Tuesday, November 29, 2011

FXO calls disconnect: fxols_line_reversal_clid_wait. On_hook line reversal detected possibily due to crossed cable

Customer running CME on c2800nm-advipservicesk9-mz.124-4.XC4.bin with 6 FXO ports on 2 VWIC2-4FXO cards.  The complaint was that callers in conversation with outside parties disconnect at random times.  The duration of the call and destination didn't seem to matter.

Running "debug voip ccapi inout" and "debug vpm all" to investigate, occasionally found the following:

Nov 22 13:06:39: htsp_process_event: [0/1/0, FXOLS_ONHOOK, E_DSP_SIG_0110]

Nov 22 13:06:39: fxols_line_reversal_clid_wait. On_hook line reversal detected possibily
due to crossed cable
Nov 22 13:06:39: htsp_process_event: [0/1/1, FXOLS_ONHOOK, E_DSP_SIG_0110]
Nov 22 13:06:39: fxols_line_reversal_clid_wait. On_hook line reversal detected possibily
due to crossed cable
Nov 22 13:06:39: htsp_process_event: [0/1/2, FXOLS_ONHOOK, E_DSP_SIG_0110]
Nov 22 13:06:39: fxols_line_reversal_clid_wait. On_hook line reversal detected possibily
due to crossed cable
Nov 22 13:06:39: htsp_process_event: [0/1/3, FXOLS_ONHOOK, E_DSP_SIG_0110]

To confirm this was not a crossed cable or a flip in tip and ring leads, cables were inspected. No physical layer changes were made in years.

To confirm the issue was not related to the FXO card (errors were only related to one card), I swapped the two card positions in the router.  The errors above continued to happen on the same ports (0/1/X), ruling out a card failure.

Running "show voice dsp group all" indicated the DSPs were up and looked normal.

DSP groups on slot 0:

dsp 1:
State: UP, firmware: 8.4.1
Max signal/voice channel: 16/16
Max credits: 240
Group: FLEX_GROUP_VOICE, complexity: FLEX
Shared credits: 240, reserved credits: 0
Signaling channels allocated: 12
Voice channels allocated: 0
Credits used: 0

dsp 5:
State: UP, firmware: 8.4.1
Max signal/voice channel: 16/16
Max credits: 240
Group: FLEX_GROUP_VOICE, complexity: FLEX
Shared credits: 240, reserved credits: 0
Signaling channels allocated: 0
Voice channels allocated: 0
Credits used: 0
Tracing physical cables further, I found the 4 ports in question were served by an Adtran Total Access 616, while the other 2 appeared to be standard POTS lines.  In discussions with the TELCO carrier, errors on the T1 serving the Adtran were found and remote access to the device was not possible.
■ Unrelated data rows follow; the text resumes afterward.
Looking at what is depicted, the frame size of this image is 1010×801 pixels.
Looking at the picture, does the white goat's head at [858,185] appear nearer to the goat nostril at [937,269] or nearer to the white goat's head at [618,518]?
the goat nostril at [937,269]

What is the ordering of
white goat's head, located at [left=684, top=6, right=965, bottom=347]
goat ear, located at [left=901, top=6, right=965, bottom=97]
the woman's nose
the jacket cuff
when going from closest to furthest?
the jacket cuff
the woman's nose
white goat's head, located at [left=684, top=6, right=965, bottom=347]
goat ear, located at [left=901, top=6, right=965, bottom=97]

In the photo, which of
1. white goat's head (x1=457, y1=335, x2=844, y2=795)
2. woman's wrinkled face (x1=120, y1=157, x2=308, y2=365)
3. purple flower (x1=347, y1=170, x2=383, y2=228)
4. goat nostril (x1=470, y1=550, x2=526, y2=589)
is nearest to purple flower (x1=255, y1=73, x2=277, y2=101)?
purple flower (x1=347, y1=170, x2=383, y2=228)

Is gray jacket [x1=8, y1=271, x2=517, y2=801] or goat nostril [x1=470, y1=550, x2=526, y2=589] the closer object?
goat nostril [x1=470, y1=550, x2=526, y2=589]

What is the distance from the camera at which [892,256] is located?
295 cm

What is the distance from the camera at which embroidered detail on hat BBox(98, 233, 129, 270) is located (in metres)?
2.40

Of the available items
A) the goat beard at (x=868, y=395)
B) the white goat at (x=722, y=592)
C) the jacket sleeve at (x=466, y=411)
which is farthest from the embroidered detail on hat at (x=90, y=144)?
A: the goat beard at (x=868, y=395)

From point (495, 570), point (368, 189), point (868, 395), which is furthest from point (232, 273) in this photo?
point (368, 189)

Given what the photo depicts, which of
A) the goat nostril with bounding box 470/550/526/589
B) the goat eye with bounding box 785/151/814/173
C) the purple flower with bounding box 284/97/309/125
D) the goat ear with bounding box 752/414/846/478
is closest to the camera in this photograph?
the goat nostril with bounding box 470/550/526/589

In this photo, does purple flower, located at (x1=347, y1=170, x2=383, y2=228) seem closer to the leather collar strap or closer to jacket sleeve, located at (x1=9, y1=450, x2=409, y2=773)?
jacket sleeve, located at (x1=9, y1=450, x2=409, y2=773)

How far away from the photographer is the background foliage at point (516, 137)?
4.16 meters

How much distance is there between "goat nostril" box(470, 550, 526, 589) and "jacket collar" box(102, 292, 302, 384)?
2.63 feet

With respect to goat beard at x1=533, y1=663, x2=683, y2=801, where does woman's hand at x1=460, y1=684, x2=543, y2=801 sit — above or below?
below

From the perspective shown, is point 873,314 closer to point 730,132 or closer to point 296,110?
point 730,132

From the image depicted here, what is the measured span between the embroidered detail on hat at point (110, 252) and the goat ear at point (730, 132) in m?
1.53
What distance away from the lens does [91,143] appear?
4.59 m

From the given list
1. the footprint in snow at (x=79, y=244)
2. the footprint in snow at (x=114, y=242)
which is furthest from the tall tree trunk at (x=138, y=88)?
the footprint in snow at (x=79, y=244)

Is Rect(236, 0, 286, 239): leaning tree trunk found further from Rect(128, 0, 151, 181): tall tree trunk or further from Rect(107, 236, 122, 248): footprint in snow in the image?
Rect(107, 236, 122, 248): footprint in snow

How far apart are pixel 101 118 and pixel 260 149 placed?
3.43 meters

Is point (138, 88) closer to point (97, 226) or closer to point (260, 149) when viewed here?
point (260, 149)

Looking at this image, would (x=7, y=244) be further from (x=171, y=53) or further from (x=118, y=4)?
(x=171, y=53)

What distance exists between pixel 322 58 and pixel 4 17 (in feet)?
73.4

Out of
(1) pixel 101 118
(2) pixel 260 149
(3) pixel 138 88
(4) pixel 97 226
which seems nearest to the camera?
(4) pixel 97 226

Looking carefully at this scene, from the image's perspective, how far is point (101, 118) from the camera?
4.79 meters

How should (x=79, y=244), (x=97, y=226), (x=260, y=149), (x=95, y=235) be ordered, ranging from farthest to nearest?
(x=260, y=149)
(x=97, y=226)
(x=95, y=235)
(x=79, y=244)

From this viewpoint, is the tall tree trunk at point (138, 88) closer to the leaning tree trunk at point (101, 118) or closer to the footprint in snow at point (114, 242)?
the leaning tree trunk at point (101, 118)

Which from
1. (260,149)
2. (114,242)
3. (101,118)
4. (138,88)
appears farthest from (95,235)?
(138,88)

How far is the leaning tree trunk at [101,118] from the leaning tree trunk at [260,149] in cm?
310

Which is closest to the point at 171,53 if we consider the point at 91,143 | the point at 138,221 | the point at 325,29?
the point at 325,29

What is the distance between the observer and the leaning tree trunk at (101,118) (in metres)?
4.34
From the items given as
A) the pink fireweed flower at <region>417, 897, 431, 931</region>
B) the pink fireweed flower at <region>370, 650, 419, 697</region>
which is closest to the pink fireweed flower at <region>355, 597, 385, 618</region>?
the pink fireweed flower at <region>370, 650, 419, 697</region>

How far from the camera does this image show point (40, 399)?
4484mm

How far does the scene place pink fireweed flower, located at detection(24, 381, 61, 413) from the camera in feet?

A site visit by a carrier representative indicated "this thing is toast" and the Adtran was replaced.

Problem solved.

Monday, November 07, 2011

Unity Connection 8.6 Delayed Messaging Complaints Troubleshooting

The issue to be addressed was a user claiming that they "cleared" their mailbox one afternoon, but upon arriving the next morning, heard new messages with time stamps earlier than the time they claimed they cleared it.  This is interesting in so much as they were not depending on MWI to trigger their message retrieval, but rather checking via the TUI occasionally and paying attention to message counts and time stamps.

While I might normally attribute this to user error, the user complained of multiple instances, only occasionally, leading me to believe there might be some validity to their concern.

A combination of the "User Phone Login and MWI Report" and the "User Message Activity Report" in Unity Connection should provide a basic log of messages left, user retrieval and MWI actions, but they seemed slightly broken on this system, TAC can't confirm what I am presented with is to be expected and is working on it in their own lab.  If these reports were reliable, they might be all I needed to confirm what the user was experiencing, or if they were in error.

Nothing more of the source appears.